The 2012 Festival had Oliver Knussen as Artist in Residence, and the typically eclectic programme included new productions of Knussen's Where the Wild Things Are and Higglety Pigglety Pop!, a concert series exploring the work of Helmut Lachenmann, recitals by Menahem Pressler, Ian Bostridge, Peter Serkin, Miklós Perényi, Dezső Ránki and the Arditti and Keller Quartets, the City of Birmingham Symphony Orchestra with the UK premiere of a work by Elliott Carter, as well as dramatised performances with film at the Leiston Long Shop Museum, the complete screening with live accompaniment of Britten's 1930s film scores, a promenade performance of John Cage's Song Books in the Hoffmann Building under the banner of #Faster than Sound, and open-air community events on Aldeburgh Beach.

The centenary of Britten's birth was held between November 2012 and November 2013, and the 2013 Festival, the 66th, featured a new production by Tim Albery of Britten's opera, Peter Grimes, the complete church parables in Orford Church, and new works by Harrison Birtwistle, Wolfgang Rihm, Judith Weir, Magnus Lindberg and Richard Rodney Bennett.

The Aldeburgh Festival retains a unique character, largely due to its location in rural Suffolk. It also continues to emphasise the presentation of new music, new interpretations and the rediscovery of forgotten music.
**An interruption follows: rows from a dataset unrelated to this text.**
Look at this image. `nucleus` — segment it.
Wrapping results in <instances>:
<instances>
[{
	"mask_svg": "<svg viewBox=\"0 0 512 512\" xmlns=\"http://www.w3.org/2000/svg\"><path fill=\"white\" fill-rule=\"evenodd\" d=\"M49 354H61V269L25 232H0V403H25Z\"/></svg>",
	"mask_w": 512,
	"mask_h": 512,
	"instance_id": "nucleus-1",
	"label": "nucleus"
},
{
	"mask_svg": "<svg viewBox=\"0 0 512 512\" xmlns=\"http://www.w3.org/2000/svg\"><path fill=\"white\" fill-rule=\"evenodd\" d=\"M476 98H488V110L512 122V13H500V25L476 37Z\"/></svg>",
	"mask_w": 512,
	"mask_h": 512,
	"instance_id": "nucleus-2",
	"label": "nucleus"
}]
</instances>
It has seen the premieres of several works by Britten (A Midsummer Night's Dream in 1960; Death in Venice in 1973) and also Harrison Birtwistle's Punch and Judy in 1968, The Io Passion in 2004, The Corridor in 2009 and The Cure in 2015.

The Aldeburgh Festival has always included the visual arts as well as music, and a number of exhibitions are curated each year to accompany the music programme. The main sites for exhibitions are various venues within the Snape Maltings complex and The Red House in Aldeburgh.